> **Exercice bref A**
Dans les lignes fournies, reprenez la partie qui commence à la ligne contenant « At what distance from » et se termine avec la dernière ligne, en substituant « fence post » à « wooden post » sans rien changer d'autre.

> **Texte proposé**
# # #

Le sentiment de décalage

Un décalage est souvent ressenti par les personnes à haut potentiel qui consultent. Ce sentiment de décalage provient d’une difficulté à interagir aisément dans les relations sociales. En effet, si, pour certains, interagir avec autrui est inné, ils s’insèrent dans n’importe quel groupe social sans aucune difficulté, rient, partagent de manière fluide, pour d’autres, les interactions sociales sont très compliquées, sujettes à angoisses, évitements, incompréhensions. Les personnes à haut potentiel intellectuel consultantes qui se plaignent d’un sentiment de décalage évoquent le fait de ne pouvoir partager leurs intérêts et de devoir « subir » des discussions peu profondes. Leur souffrance est parfois telle qu’elles évoquent un/des besoin(s) inassouvi(s).

Les besoins fondamentaux

Un des besoins les plus fondamentaux, puisque vital, est le besoin d’appartenance sociale. Il apparaît dans toutes les classifications des besoins fondamentaux (Maslow, Deci et Ryan, Kellmer-Pringle, Brazelton et Greenspan, Spitz, Bowlby, Kellerhals et Montandon, Heughebaert et Maricq, Pourtois et Desmet). En effet, l’être humain naît immature et a besoin d’autrui pour vivre et se développer. L’appartenance à un groupe est donc primordial et l’ostracisme est synonyme de mort.

Selon Faure (2009), toutes les classifications des besoins peuvent se résumer en trois grandes catégories :

  • le besoin de relation ;
  • le besoin de cadre ;
  • le besoin d’exploration.

Le besoin de relation permet un sentiment d’appartenance au groupe, en étant accepté tel qu’on est et en ayant la certitude que l’on peut compter sur quelqu’un. Ensuite, l’enfant a besoin d’un cadre structuré pour grandir dans un environnement un minimum prévisible, et dans lequel il peut respecter le groupe. Quant au besoin d’exploration, il concerne ce qui pousse l’enfant à explorer et expérimenter son environnement. Cette exploration pourra lui donner une certaine autonomie et un contrôle sur le monde. Mais pour cela, il faut se sentir suffisamment en sécurité, notamment grâce à la satisfaction du besoin affectif et au cadre suffisant afin d’explorer à l’intérieur de ce cadre sans déborder.  Il y aurait donc un mouvement qui maintient l’individu à l’intérieur du groupe (besoin d’appartenance au groupe) et un autre qui le pousse à sortir et à s’autonomiser du groupe (besoin d’exploration) ; ces deux mouvements étant structurés par un cadre (besoin de cadre).

Afin de mieux comprendre ce qui freine certaines personnes à haut potentiel intellectuel dans leur relation ,utilisons le modèle de Pourtois et Desmet (2004) qui identifie 12 besoins psychosociaux, répartis en 4 domaines.

Les 12 besoins psychosociaux (Pourtois et Desmet, 2004)

# # #

> **Exercice bref B**
Reproduisez sans aucune modification le passage du texte sur le sentiment de décalage qui commence par les mots « Afin de mieux » et se termine par les mots « et Desmet, 2004) ».

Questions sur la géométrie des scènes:
# # #

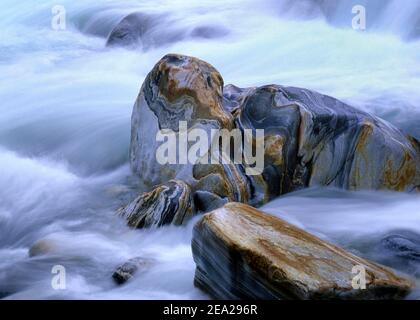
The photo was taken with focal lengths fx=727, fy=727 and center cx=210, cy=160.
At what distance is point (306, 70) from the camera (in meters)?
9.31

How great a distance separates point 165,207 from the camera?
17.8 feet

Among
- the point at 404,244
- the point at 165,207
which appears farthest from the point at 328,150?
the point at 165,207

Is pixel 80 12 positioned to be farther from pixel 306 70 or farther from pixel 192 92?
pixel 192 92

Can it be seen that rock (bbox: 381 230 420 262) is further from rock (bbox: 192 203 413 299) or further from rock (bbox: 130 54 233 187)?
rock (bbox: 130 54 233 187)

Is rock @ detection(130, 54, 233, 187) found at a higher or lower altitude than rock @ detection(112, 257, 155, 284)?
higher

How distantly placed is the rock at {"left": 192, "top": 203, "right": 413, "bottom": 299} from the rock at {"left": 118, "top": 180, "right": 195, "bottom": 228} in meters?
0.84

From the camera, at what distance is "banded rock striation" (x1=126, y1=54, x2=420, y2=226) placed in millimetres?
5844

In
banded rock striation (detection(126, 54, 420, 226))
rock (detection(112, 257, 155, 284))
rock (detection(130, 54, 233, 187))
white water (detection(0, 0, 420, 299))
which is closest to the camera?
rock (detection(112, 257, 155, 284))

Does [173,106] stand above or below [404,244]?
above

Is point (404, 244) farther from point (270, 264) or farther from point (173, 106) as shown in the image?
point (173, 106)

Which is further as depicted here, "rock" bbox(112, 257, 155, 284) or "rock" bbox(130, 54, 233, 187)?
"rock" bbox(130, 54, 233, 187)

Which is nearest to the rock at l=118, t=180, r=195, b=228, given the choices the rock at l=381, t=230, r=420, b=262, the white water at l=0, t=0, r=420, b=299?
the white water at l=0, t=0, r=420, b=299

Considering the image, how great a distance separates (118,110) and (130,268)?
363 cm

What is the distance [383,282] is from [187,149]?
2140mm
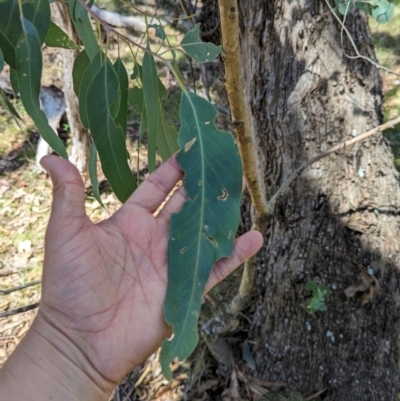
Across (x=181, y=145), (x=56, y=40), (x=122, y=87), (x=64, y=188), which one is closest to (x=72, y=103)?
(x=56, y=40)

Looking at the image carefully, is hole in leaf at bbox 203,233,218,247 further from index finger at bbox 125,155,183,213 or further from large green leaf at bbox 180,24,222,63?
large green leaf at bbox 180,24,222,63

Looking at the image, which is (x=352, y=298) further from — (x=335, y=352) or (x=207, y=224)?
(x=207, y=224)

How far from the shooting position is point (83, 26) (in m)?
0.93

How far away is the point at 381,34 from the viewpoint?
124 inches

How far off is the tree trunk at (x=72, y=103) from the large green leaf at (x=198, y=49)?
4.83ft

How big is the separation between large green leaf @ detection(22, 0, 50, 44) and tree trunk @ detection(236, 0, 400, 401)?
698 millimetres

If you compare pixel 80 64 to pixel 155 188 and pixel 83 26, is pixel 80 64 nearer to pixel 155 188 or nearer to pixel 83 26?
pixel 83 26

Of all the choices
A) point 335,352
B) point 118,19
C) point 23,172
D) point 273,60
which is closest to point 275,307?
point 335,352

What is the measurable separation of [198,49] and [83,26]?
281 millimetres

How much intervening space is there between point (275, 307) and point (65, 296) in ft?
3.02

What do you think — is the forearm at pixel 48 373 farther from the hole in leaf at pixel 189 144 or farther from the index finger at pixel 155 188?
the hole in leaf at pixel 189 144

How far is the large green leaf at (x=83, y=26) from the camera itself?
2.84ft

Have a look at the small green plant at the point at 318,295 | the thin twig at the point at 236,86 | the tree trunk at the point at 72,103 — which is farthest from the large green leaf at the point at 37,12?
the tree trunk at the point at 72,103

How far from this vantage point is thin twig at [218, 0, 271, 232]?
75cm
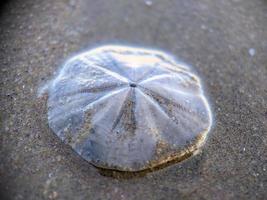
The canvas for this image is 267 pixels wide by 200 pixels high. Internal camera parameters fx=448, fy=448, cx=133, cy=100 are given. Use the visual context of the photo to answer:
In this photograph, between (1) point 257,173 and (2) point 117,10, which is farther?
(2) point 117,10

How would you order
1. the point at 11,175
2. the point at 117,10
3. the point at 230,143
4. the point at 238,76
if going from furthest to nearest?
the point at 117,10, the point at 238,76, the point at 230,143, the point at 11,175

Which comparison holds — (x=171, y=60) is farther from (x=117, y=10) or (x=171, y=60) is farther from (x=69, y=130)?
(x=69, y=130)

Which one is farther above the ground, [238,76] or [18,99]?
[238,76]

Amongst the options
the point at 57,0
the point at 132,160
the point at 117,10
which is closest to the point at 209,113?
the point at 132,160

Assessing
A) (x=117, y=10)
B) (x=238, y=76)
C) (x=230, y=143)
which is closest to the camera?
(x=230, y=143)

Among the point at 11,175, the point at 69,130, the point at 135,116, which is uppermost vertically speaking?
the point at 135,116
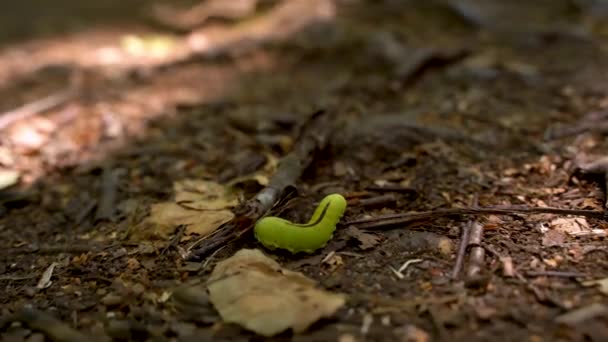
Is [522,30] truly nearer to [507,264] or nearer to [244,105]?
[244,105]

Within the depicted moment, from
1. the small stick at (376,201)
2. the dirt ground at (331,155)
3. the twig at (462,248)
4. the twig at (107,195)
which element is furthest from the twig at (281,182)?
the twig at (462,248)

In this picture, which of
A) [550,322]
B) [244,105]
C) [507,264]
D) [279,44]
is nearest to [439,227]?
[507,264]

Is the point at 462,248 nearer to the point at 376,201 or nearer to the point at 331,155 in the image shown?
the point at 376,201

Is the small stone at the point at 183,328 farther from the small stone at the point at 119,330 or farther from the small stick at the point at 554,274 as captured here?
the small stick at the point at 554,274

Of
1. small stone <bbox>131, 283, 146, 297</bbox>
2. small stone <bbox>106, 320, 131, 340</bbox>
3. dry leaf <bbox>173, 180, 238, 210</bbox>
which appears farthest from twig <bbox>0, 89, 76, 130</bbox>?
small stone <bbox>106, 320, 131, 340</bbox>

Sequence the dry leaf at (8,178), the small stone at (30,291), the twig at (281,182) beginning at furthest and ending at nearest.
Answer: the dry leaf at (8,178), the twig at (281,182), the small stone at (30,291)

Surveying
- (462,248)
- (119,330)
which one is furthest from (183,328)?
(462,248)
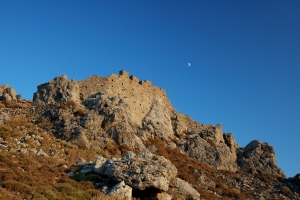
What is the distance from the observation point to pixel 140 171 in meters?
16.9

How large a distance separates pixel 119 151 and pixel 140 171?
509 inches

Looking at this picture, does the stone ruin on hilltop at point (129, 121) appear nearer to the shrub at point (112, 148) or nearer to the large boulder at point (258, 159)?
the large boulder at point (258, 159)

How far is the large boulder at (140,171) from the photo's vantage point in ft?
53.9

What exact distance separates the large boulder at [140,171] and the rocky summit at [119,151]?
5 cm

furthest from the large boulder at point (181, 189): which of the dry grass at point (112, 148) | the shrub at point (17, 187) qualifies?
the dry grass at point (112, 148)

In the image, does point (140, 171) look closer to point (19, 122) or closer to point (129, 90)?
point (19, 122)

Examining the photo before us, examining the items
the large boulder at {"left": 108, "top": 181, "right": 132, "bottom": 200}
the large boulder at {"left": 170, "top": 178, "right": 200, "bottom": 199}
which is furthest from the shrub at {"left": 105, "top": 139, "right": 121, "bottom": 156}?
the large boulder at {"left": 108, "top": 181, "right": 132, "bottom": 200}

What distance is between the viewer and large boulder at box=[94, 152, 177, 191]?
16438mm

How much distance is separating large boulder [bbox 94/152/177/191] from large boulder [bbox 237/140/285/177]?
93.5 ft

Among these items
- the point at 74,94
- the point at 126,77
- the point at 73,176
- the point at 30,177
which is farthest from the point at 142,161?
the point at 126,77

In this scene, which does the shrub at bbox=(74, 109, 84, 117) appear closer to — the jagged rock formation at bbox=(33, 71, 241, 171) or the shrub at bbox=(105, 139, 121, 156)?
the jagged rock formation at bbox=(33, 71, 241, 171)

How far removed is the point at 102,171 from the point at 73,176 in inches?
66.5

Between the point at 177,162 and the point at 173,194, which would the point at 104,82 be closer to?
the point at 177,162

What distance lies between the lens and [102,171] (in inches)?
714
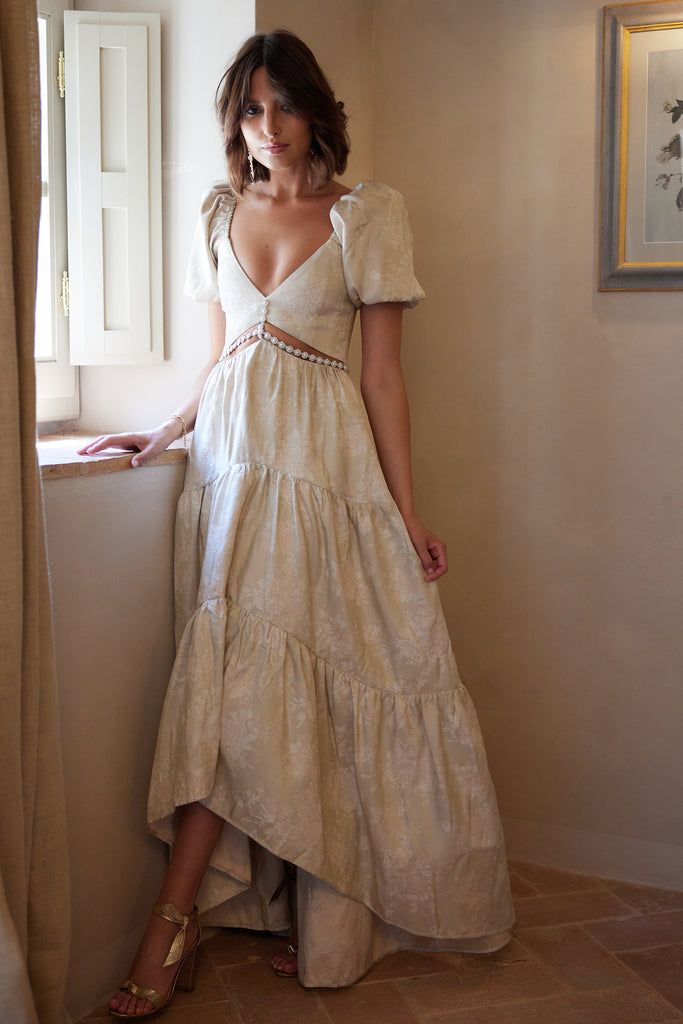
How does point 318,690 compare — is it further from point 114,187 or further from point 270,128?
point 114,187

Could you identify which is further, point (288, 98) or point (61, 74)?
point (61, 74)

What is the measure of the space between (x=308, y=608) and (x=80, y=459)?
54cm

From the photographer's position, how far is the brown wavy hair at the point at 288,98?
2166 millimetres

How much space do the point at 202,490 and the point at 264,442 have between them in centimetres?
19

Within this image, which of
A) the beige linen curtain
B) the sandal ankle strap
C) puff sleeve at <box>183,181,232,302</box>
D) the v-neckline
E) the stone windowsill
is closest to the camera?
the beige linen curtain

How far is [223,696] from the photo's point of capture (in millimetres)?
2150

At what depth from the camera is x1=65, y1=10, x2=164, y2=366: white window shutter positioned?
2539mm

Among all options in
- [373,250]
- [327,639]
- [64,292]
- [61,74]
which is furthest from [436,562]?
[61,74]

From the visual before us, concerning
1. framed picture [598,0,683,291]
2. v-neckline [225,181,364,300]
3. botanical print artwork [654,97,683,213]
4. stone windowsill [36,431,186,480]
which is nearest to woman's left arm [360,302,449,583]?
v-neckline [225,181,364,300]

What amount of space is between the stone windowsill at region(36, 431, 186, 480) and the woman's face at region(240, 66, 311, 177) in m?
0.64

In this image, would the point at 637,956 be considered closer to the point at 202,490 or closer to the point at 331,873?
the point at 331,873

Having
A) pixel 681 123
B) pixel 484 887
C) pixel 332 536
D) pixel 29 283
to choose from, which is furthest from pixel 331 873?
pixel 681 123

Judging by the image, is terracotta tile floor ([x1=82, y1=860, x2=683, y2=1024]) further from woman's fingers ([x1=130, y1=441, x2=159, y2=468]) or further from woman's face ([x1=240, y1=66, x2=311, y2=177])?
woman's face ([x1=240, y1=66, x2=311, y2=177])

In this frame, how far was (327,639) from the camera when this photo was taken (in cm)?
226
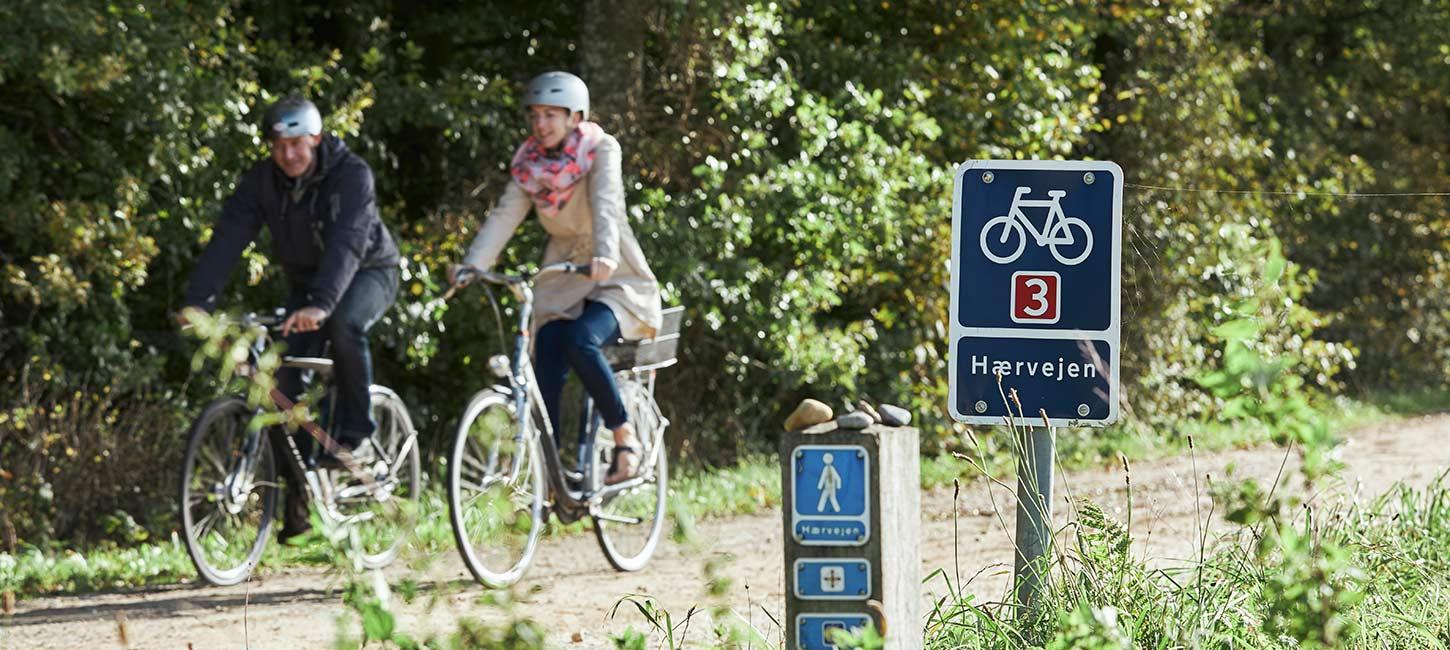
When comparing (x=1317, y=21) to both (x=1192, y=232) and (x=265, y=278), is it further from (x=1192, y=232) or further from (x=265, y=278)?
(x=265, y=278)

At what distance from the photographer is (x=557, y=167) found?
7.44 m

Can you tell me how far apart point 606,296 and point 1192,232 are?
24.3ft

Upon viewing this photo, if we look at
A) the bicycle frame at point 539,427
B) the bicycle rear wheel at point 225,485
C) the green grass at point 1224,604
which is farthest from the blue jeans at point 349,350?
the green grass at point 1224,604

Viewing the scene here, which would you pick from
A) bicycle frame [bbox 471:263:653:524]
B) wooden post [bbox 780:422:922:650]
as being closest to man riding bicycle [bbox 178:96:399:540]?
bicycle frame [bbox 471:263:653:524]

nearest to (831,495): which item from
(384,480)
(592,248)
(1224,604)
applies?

# # #

> **Réponse complète A**
At what distance from the photographer is (x=557, y=167) found?
7.44 m

Can you tell me how far apart point 606,296 and point 1192,232 are?
24.3ft

Upon viewing this photo, if we look at
A) the bicycle frame at point 539,427
B) the bicycle rear wheel at point 225,485
C) the green grass at point 1224,604
which is farthest from the blue jeans at point 349,350?
the green grass at point 1224,604

Viewing the scene here, which would you pick from
A) bicycle frame [bbox 471:263:653:524]
B) fence post [bbox 780:422:922:650]
as being closest to man riding bicycle [bbox 178:96:399:540]?
bicycle frame [bbox 471:263:653:524]

nearest to (831,495): which item from
(384,480)
(592,248)
(1224,604)
applies?

> **Réponse complète B**
Afin de mieux comprendre ce qui freine certaines personnes à haut potentiel intellectuel dans leur relation ,utilisons le modèle de Pourtois et Desmet (2004) qui identifie 12 besoins psychosociaux, répartis en 4 domaines.

Les 12 besoins psychosociaux (Pourtois et Desmet, 2004)